8 bits plus parity

Guy Harris auspex!guy at uunet.uu.net
Fri Mar 31 10:26:19 AEST 1989


>Is there a way to get a Sun 3 serial port to send and receive 8 data bits
>plus a parity bit?

If you're running a release prior to 4.0, you'd have to write your own tty
driver or somehow bang the Z8530 chip's registers yourself.  There may be
a consulting special that does this.

If you're running 4.0 or a later release, *and* your software "owns" the
serial port, it's easy - you can do it on *any* Sun serial port (CPU, ALM,
ALM-2) on *any* model of Sun.  Use the TCSETS or TCSETA-family "ioctl"s to
set the character size to CS8, turn PARENB on, and turn PARODD off if you
want odd parity.  See TERMIO(4).

- [Task requirements]:
1) Reproduce the stretch of the serial-port post from "8 bits plus" through "that does this.", swapping "Z8530" for "Z85C30".
2) Condense the paragraph of the serial-port post that begins "If you're running a release prior to 4.0" into a short bulleted list.

- [Supplied material]:
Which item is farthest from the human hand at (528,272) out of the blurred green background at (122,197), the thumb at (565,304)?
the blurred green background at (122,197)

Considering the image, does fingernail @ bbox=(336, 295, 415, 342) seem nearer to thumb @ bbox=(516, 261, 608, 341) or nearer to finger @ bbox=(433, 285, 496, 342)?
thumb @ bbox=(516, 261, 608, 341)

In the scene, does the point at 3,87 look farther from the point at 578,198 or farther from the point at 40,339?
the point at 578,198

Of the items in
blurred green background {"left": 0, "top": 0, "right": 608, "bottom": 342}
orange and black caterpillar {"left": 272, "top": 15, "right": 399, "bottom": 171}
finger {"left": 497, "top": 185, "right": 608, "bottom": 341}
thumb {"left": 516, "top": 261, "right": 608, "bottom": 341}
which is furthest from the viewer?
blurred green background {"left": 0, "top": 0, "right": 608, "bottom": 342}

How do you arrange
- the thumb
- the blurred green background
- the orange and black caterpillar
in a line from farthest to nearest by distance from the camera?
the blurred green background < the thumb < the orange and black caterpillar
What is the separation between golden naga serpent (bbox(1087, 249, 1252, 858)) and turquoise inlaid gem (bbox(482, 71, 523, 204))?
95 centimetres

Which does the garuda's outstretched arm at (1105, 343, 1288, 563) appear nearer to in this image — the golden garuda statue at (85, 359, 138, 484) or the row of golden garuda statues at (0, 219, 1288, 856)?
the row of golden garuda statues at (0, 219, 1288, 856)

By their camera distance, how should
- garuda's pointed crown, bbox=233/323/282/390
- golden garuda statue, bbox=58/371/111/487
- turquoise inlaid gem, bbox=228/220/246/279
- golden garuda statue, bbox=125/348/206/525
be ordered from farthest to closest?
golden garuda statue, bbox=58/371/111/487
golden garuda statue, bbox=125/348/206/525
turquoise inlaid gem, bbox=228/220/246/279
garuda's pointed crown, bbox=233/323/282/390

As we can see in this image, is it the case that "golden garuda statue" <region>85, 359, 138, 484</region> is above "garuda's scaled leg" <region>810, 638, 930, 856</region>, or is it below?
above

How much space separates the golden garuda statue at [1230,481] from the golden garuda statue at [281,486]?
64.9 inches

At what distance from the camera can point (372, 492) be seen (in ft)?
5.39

- [Results of the exercise]:
1)
8 bits plus parity

Guy Harris auspex!guy at uunet.uu.net
Fri Mar 31 10:26:19 AEST 1989


>Is there a way to get a Sun 3 serial port to send and receive 8 data bits
>plus a parity bit?

If you're running a release prior to 4.0, you'd have to write your own tty
driver or somehow bang the Z85C30 chip's registers yourself.  There may be
a consulting special that does this.

2)
- Releases before 4.0 require writing your own tty driver or directly manipulating the Z8530 chip's registers.
- A consulting special that does this may exist.